WHAT THIS TASK INVOLVES: Write every line of the listing below as a JSON list of strings, one string per line, with blank lines dropped and the pictures left out.

MATERIAL SHOWN:
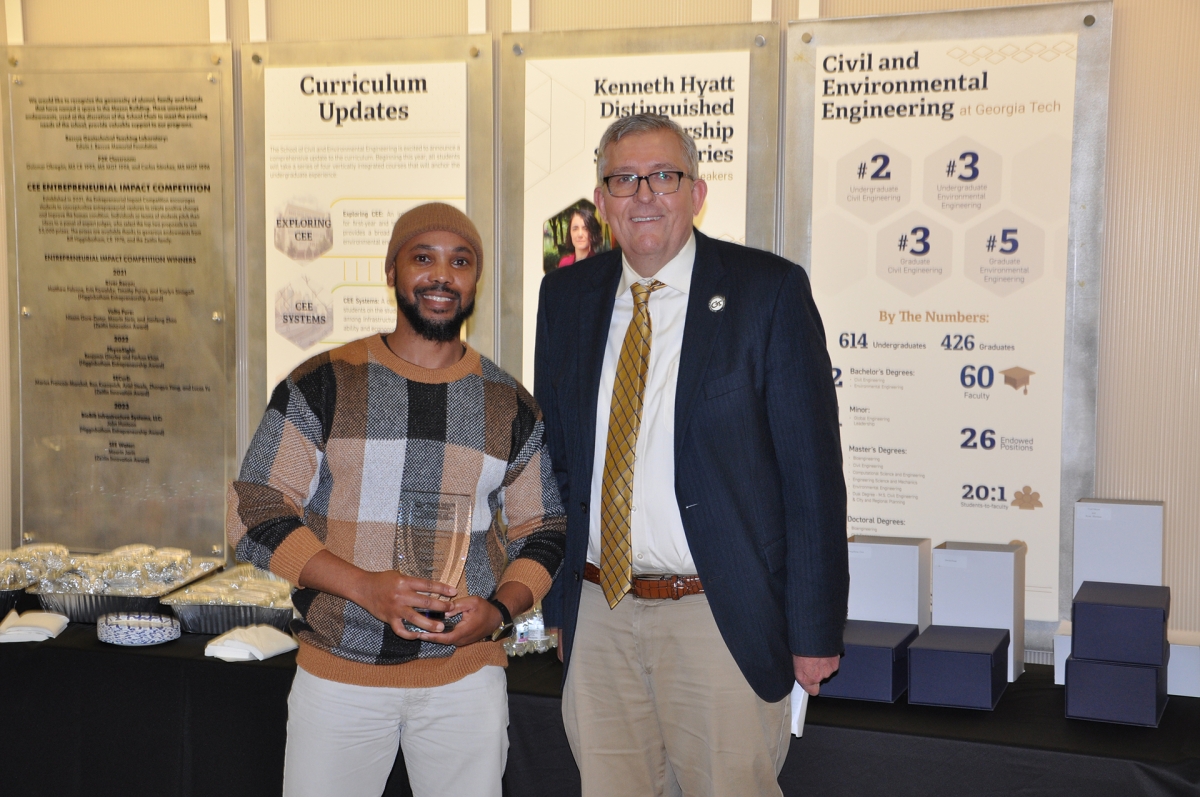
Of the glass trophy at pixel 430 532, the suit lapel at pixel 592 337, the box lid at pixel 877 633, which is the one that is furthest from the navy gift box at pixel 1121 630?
the glass trophy at pixel 430 532

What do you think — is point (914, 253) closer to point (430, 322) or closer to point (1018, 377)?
point (1018, 377)

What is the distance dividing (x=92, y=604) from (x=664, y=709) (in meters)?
2.05

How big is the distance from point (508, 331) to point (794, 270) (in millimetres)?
1638

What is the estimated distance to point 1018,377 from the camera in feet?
9.82

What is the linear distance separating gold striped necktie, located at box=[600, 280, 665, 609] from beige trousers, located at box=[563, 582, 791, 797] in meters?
0.08

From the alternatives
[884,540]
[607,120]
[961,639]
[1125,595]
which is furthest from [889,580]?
[607,120]

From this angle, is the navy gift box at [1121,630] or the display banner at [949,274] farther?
the display banner at [949,274]

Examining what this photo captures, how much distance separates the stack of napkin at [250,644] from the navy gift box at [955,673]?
1755mm

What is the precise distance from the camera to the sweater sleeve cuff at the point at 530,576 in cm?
192

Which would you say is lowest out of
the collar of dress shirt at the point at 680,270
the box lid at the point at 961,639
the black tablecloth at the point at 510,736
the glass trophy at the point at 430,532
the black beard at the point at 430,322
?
the black tablecloth at the point at 510,736

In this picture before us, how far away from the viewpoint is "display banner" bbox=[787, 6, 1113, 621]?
296 cm

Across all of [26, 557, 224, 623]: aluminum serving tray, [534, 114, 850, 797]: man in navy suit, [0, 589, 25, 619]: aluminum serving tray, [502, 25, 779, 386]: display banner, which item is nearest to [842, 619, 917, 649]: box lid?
[534, 114, 850, 797]: man in navy suit

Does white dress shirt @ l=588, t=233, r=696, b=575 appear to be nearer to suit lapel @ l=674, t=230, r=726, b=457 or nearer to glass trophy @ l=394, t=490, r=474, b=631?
suit lapel @ l=674, t=230, r=726, b=457

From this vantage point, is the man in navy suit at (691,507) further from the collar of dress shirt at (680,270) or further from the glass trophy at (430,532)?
the glass trophy at (430,532)
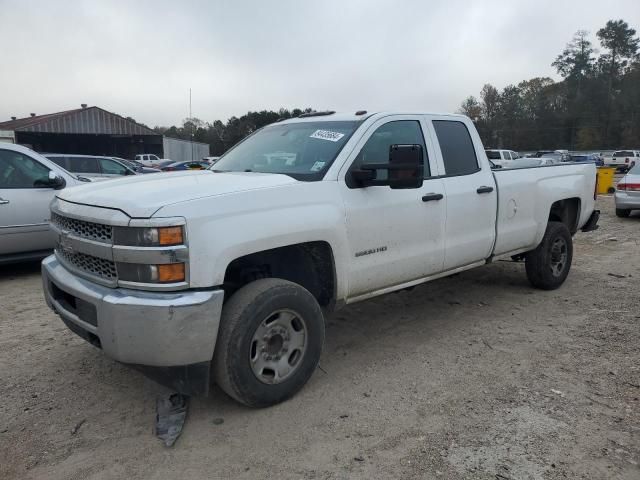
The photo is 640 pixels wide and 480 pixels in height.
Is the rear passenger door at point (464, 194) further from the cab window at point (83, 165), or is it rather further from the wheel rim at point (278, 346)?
the cab window at point (83, 165)

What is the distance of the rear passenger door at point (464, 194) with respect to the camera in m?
4.53

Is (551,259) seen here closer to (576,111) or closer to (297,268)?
(297,268)

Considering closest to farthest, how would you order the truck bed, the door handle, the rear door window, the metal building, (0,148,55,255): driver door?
the door handle
the rear door window
the truck bed
(0,148,55,255): driver door
the metal building

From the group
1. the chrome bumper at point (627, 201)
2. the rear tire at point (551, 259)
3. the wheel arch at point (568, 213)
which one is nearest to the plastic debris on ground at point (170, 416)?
the rear tire at point (551, 259)

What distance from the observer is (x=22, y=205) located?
6.52m

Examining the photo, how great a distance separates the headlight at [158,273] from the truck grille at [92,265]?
6.9 inches

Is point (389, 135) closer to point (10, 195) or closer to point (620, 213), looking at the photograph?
point (10, 195)

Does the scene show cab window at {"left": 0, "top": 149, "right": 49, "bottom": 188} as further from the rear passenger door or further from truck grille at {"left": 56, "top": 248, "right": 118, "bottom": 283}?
the rear passenger door

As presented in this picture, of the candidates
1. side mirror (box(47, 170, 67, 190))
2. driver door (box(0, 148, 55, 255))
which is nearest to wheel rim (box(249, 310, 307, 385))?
driver door (box(0, 148, 55, 255))

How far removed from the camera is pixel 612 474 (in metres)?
2.67

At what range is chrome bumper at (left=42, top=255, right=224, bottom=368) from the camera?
2.77 m

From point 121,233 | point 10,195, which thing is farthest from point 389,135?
point 10,195

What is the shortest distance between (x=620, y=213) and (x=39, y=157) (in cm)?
1277

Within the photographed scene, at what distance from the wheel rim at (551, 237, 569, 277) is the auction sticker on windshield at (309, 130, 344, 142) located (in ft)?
10.8
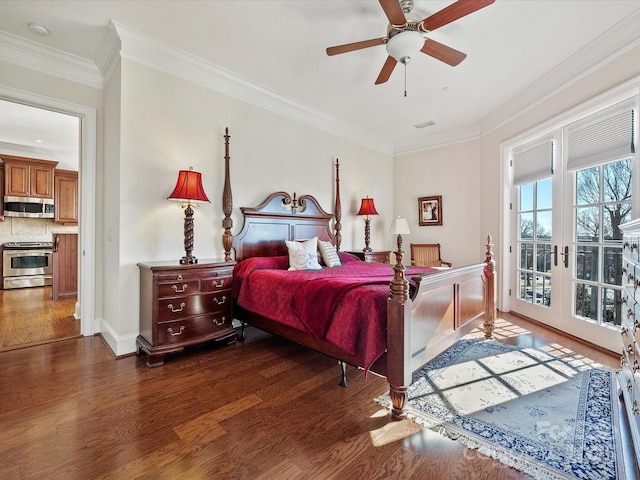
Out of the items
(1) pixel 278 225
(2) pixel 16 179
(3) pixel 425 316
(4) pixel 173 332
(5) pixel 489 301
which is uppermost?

WRITTEN SOLUTION:
[
  "Of the glass trophy at pixel 430 532, the suit lapel at pixel 592 337, the box lid at pixel 877 633, which is the one that is furthest from the navy gift box at pixel 1121 630?",
  "the glass trophy at pixel 430 532",
  "What do you think — is point (914, 253) closer to point (430, 322) or closer to point (1018, 377)?",
  "point (1018, 377)",
  "What is the distance dividing (x=92, y=604) from (x=664, y=709) (in meters)?",
  "2.05",
  "How big is the distance from point (508, 331) to point (794, 270) (in millimetres)?",
  "1638",
  "What is the estimated distance to point 1018,377 from the camera in feet?",
  "9.82",
  "What is the linear distance separating gold striped necktie, located at box=[600, 280, 665, 609] from beige trousers, located at box=[563, 582, 791, 797] in meters?",
  "0.08",
  "From the alternatives",
  "[884,540]",
  "[607,120]",
  "[961,639]",
  "[1125,595]",
  "which is furthest from [889,580]?",
  "[607,120]",
  "From this angle, is the navy gift box at [1121,630] or the display banner at [949,274] farther?",
  "the display banner at [949,274]",
  "Examining what this photo captures, how much distance separates the stack of napkin at [250,644] from the navy gift box at [955,673]?",
  "1755mm",
  "What is the precise distance from the camera to the sweater sleeve cuff at the point at 530,576 in cm?",
  "192",
  "Which would you say is lowest out of",
  "the collar of dress shirt at the point at 680,270",
  "the box lid at the point at 961,639",
  "the black tablecloth at the point at 510,736",
  "the glass trophy at the point at 430,532",
  "the black beard at the point at 430,322",
  "?",
  "the black tablecloth at the point at 510,736",
  "In this picture before us, how far away from the viewpoint is \"display banner\" bbox=[787, 6, 1113, 621]?",
  "296 cm",
  "Across all of [26, 557, 224, 623]: aluminum serving tray, [534, 114, 850, 797]: man in navy suit, [0, 589, 25, 619]: aluminum serving tray, [502, 25, 779, 386]: display banner, which item is nearest to [842, 619, 917, 649]: box lid?",
  "[534, 114, 850, 797]: man in navy suit",
  "Does white dress shirt @ l=588, t=233, r=696, b=575 appear to be nearer to suit lapel @ l=674, t=230, r=726, b=457 or nearer to glass trophy @ l=394, t=490, r=474, b=631?",
  "suit lapel @ l=674, t=230, r=726, b=457",
  "From this vantage point, is the man in navy suit at (691,507) further from the collar of dress shirt at (680,270) or further from the glass trophy at (430,532)?",
  "the glass trophy at (430,532)",
  "The photo is 640 pixels wide and 480 pixels in height.",
  "Is the rear passenger door at point (464, 194) further from the cab window at point (83, 165), or is it rather further from the wheel rim at point (278, 346)?",
  "the cab window at point (83, 165)",
  "What is the distance of the rear passenger door at point (464, 194) with respect to the camera in m?",
  "4.53",
  "Is (551,259) seen here closer to (576,111) or closer to (297,268)?",
  "(297,268)",
  "Considering closest to farthest, how would you order the truck bed, the door handle, the rear door window, the metal building, (0,148,55,255): driver door?",
  "the door handle",
  "the rear door window",
  "the truck bed",
  "(0,148,55,255): driver door",
  "the metal building",
  "From the group",
  "1. the chrome bumper at point (627, 201)",
  "2. the rear tire at point (551, 259)",
  "3. the wheel arch at point (568, 213)",
  "which one is nearest to the plastic debris on ground at point (170, 416)?",
  "the rear tire at point (551, 259)",
  "What distance from the observer is (x=22, y=205) located?",
  "6.52m",
  "Examining the photo, how great a distance separates the headlight at [158,273] from the truck grille at [92,265]?",
  "6.9 inches",
  "Is point (389, 135) closer to point (10, 195) or closer to point (620, 213), looking at the photograph?",
  "point (10, 195)",
  "Does the scene show cab window at {\"left\": 0, \"top\": 149, \"right\": 49, \"bottom\": 188} as further from the rear passenger door or further from truck grille at {\"left\": 56, \"top\": 248, \"right\": 118, \"bottom\": 283}?",
  "the rear passenger door",
  "As presented in this picture, of the candidates",
  "1. side mirror (box(47, 170, 67, 190))",
  "2. driver door (box(0, 148, 55, 255))",
  "which is nearest to wheel rim (box(249, 310, 307, 385))?",
  "driver door (box(0, 148, 55, 255))",
  "How far removed from the camera is pixel 612 474 (in metres)?",
  "2.67",
  "At what range is chrome bumper at (left=42, top=255, right=224, bottom=368) from the camera?",
  "2.77 m",
  "From point 121,233 | point 10,195, which thing is farthest from point 389,135?",
  "point 10,195",
  "What is the shortest distance between (x=620, y=213) and (x=39, y=157) (in cm)?",
  "1277",
  "Within the photographed scene, at what distance from the wheel rim at (551, 237, 569, 277) is the auction sticker on windshield at (309, 130, 344, 142) located (in ft)?",
  "10.8",
  "Out of the items",
  "(1) pixel 278 225",
  "(2) pixel 16 179",
  "(3) pixel 425 316",
  "(4) pixel 173 332",
  "(5) pixel 489 301",
  "which is uppermost?"
]